• [Extrait fourni]
########

Bref, c’était un bon moment de lecture.
Coquilles et remarques :
personne ne veut s’assoir [s’asseoir]
mais soyons honnête ce n’est qu’un fatras [J’ajouterais une virgule avant « ce n’est »]
je reste le regard fixe [Comme il y a « regard » plus loin, je propose « je reste les yeux fixés ».]
Quoi que [Quoique ; en un mot dans ce contexte]
Ca serre un peu plus [Ça ; l’Académie française recommande de mettre les accents et la cédille aux majuscules.]
Le bus ralenti brusquement [ralentit]
à bout de mon remord [mon remords]
Souvent les scènes terminent en drame, le pire tableau qu’il soit [Je mettrais : se terminent / qui soit]
Où ais-je encore mis mon ticket ? [ai-je]
Pourtant mon voisin de bus m’a vu [vue]
Ca fait bien trop longtemps [Ça]
Liné
Posté le 02/11/2018
Hello NemoB !
J'ai beaucoup aimé ce petit de morceau de vie, très simple mais en même temps unique et poétique. Chaque lecteur peut se sentir en empathie avec ta narratrice (toi ?) à un moment où à un autre.

########

Entrées enregistrées:
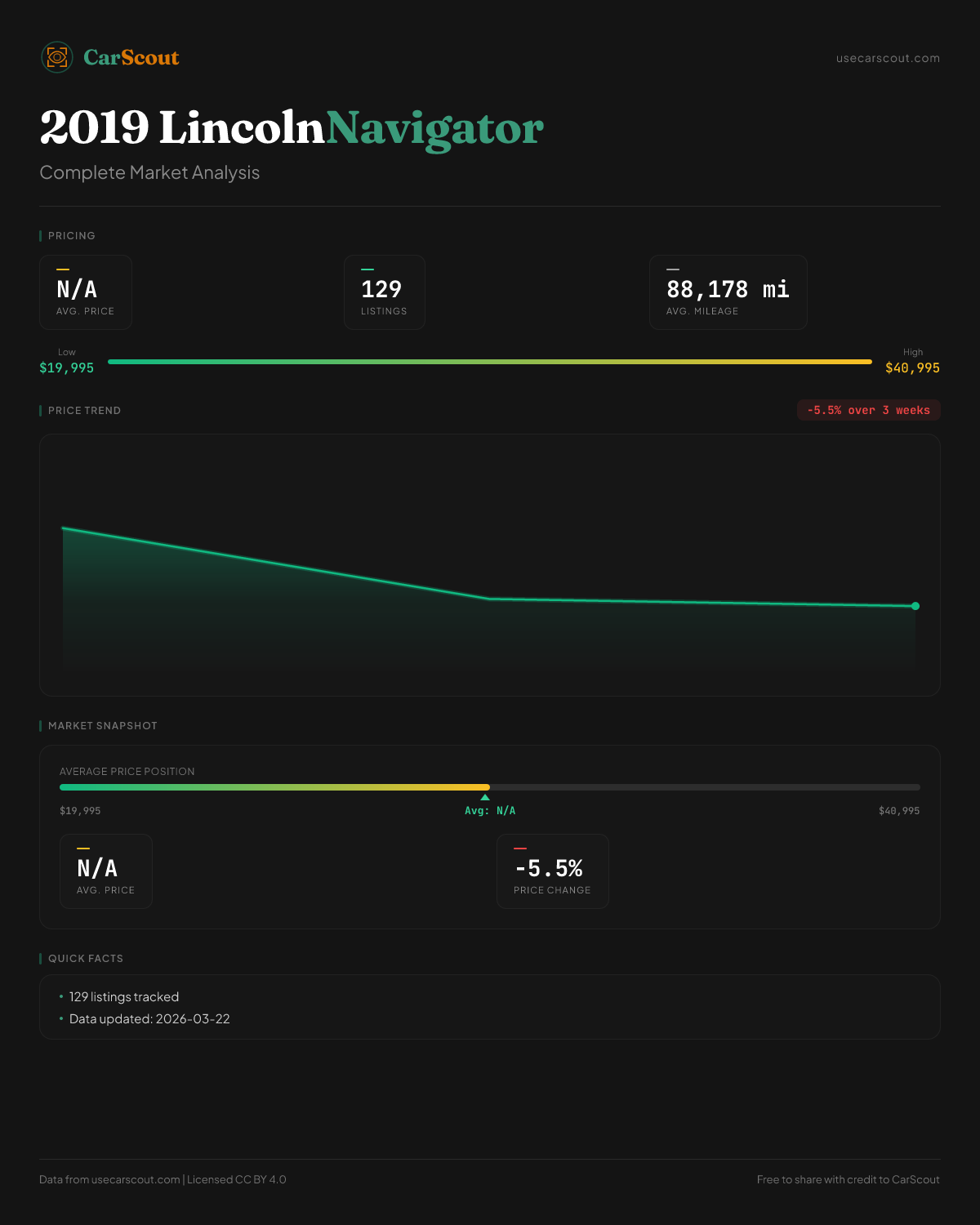 CarScout

usecarscout.com

2019 LincolnNavigator

Complete Market Analysis

PRICING

N/A
AVG. PRICE

129
LISTINGS

88,178 mi
AVG. MILEAGE

Low
$19,995

High
$40,995

PRICE TREND

-5.5% over 3 weeks

MARKET SNAPSHOT

AVERAGE PRICE POSITION

$19,995

Avg: N/A

$40,995

N/A
AVG. PRICE

-5.5%
PRICE CHANGE

QUICK FACTS

• 129 listings tracked
• Data updated: 2026-03-22

Data from usecarscout.com | Licensed CC BY 4.0

Free to share with credit to CarScout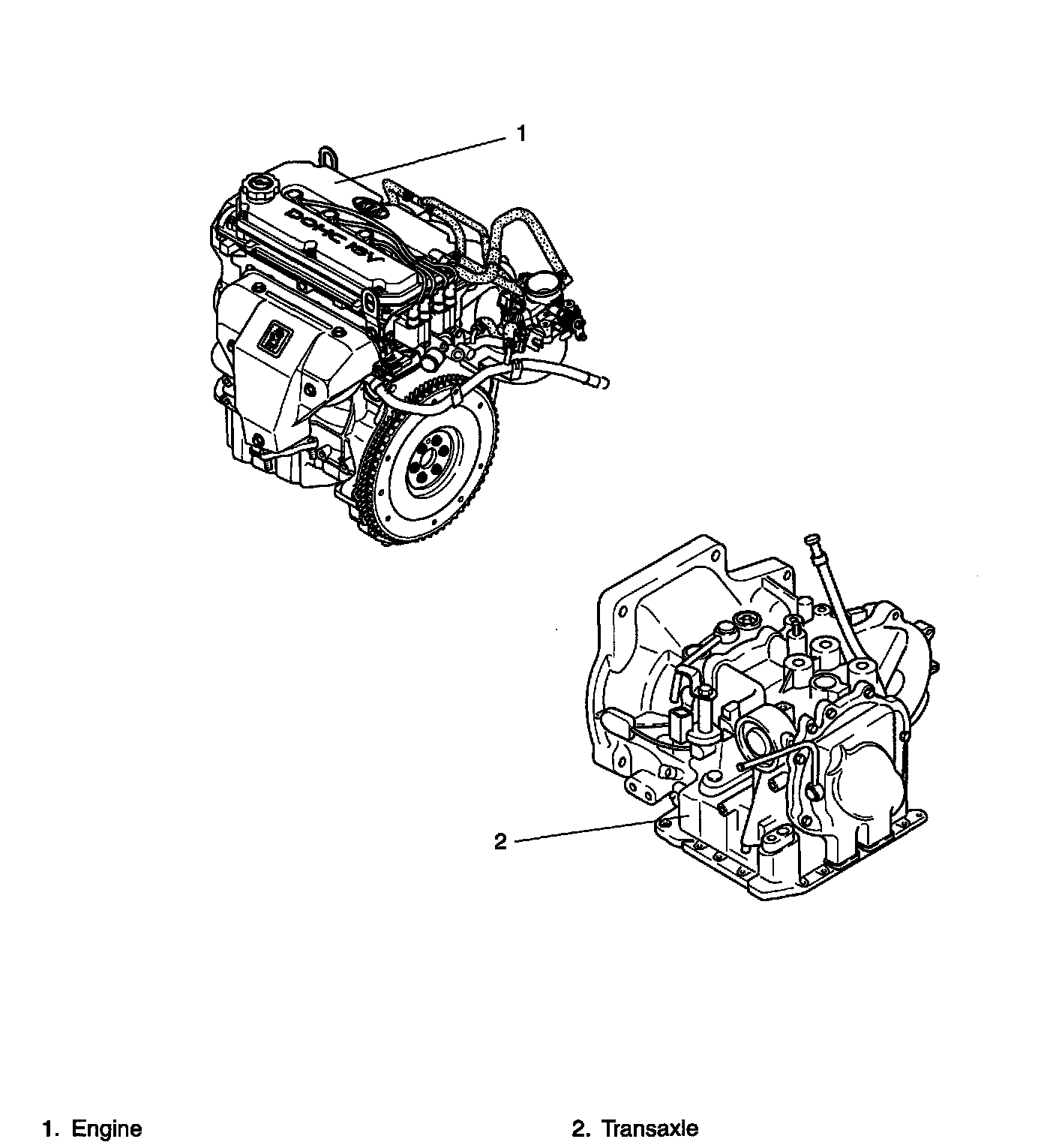 1

DOHC 16V

2

1. Engine

2. Transaxle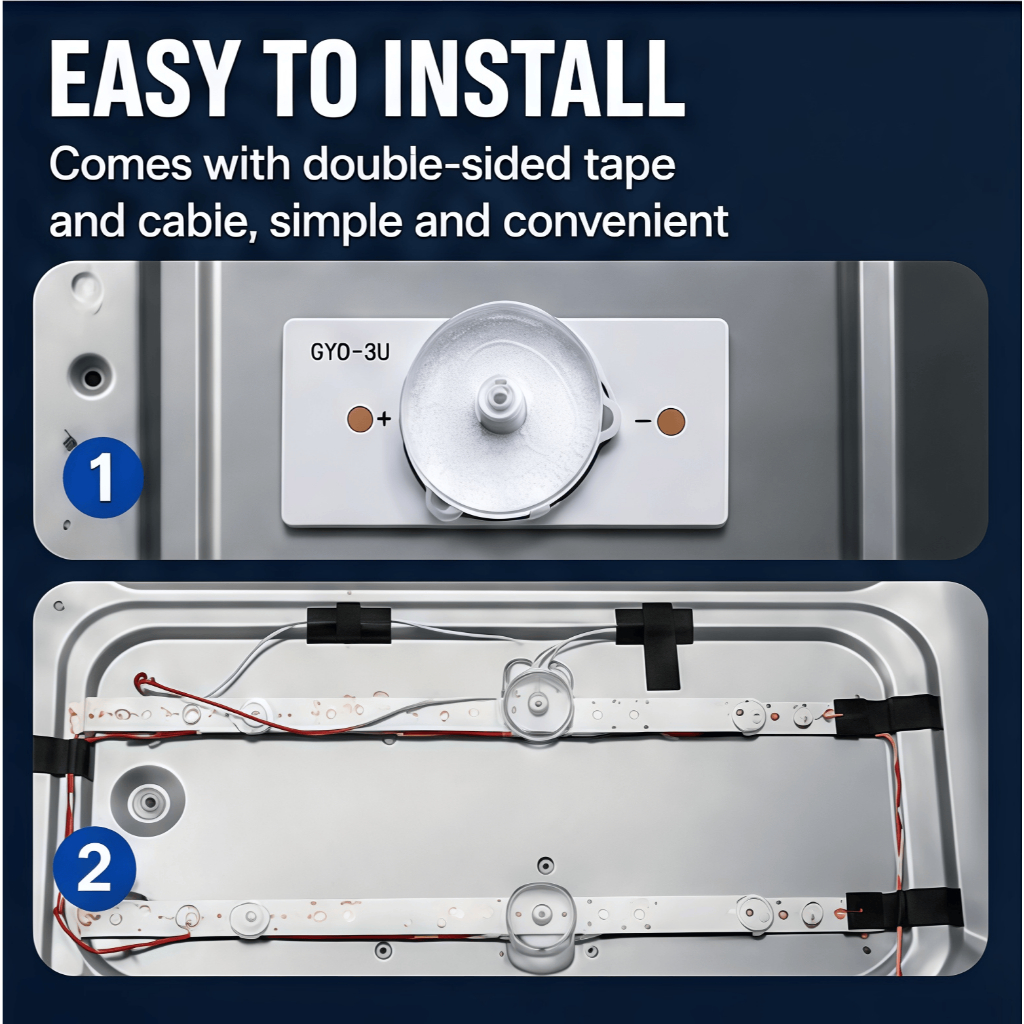 EASY TO INSTALL
Comes with double-sided tape and cabie, simple and convenient

GYO-3U
+
−
1

2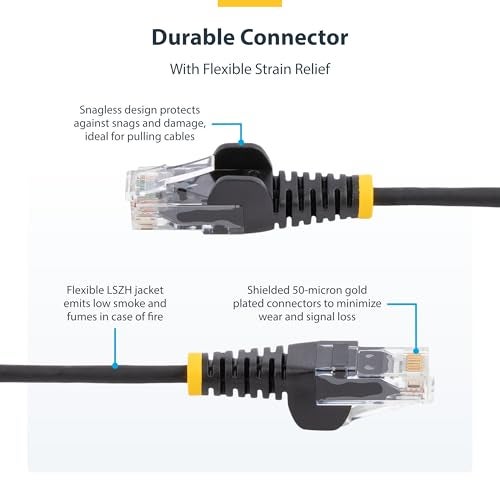 Durable Connector

With Flexible Strain Relief

Snagless design protects against snags and damage, ideal for pulling cables

Flexible LSZH jacket emits low smoke and fumes in case of fire

Shielded 50-micron gold plated connectors to minimize wear and signal loss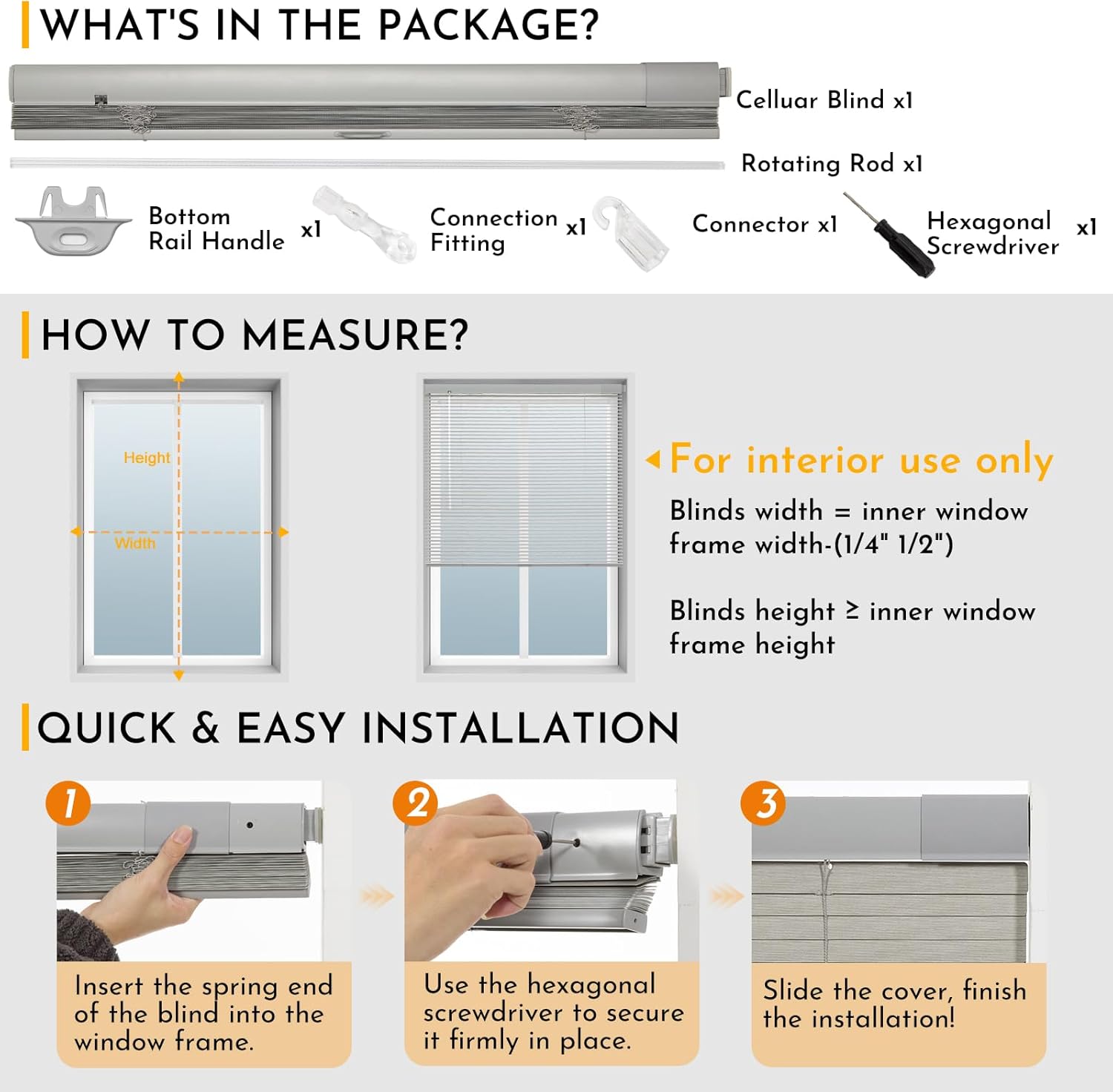 WHAT'S IN THE PACKAGE?

Celluar Blind x1

Rotating Rod x1

Bottom Rail Handle x1

Connection Fitting x1

Connector x1

Hexagonal Screwdriver x1

HOW TO MEASURE?

Height

Width

For interior use only

Blinds width = inner window frame width-(1/4" 1/2")

Blinds height ≥ inner window frame height

QUICK & EASY INSTALLATION

1
Insert the spring end of the blind into the window frame.

2
Use the hexagonal screwdriver to secure it firmly in place.

3
Slide the cover, finish the installation!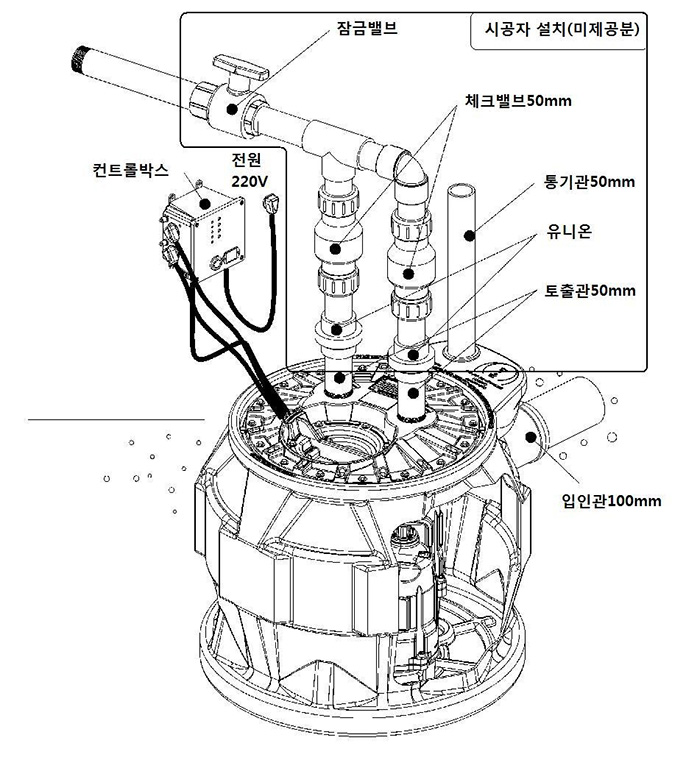 잠금밸브

시공자 설치(미제공분)

체크밸브50mm

컨트롤박스

전원
220V

통기관50mm

유니온

토출관50mm

입인관100mm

########

• [Consigne] Reprenez les commentaires de lecteurs après leur dernière phrase et prolongez-les. La liste n'a aucun rôle dans ce travail.

• [Réponse]
Bref, merci pour cette très belle lecture du soir :-) il y aura d'autres morceaux ?
 
À très vite !
Linė 
NemoB
Posté le 02/11/2018
Salut Liné !
Merci beaucoup ! Eh oui peut-être qu'il y en aura d'autre, ça viendra en fonction de l'inspiration, je suppose. Je suis contente en tout cas que ce petit fragment t'ait plu! 
A plus tard ! 
Shimy
Posté le 28/10/2018
Très bien écrit ! ^-^ Je dois dire que je me suis laissée emporter, c'était super ! Je me trompe peut être, mais cette histoire ressent le vécu ! En tout cas l'écriture fait comme si on était la personne, on partage ses émotions.  
Bravo, du plaisir à lire cet essai
Shimy 
NemoB
Posté le 28/10/2018
Salut Shimy !
Eh bien oui, c'est purement et simplement un vrai fragment de ma vie. Brut. D'ailleurs, j'ai vraiment été manger chez mon grand-père le dimanche midi ! 
Merci pour ton commentaire positif !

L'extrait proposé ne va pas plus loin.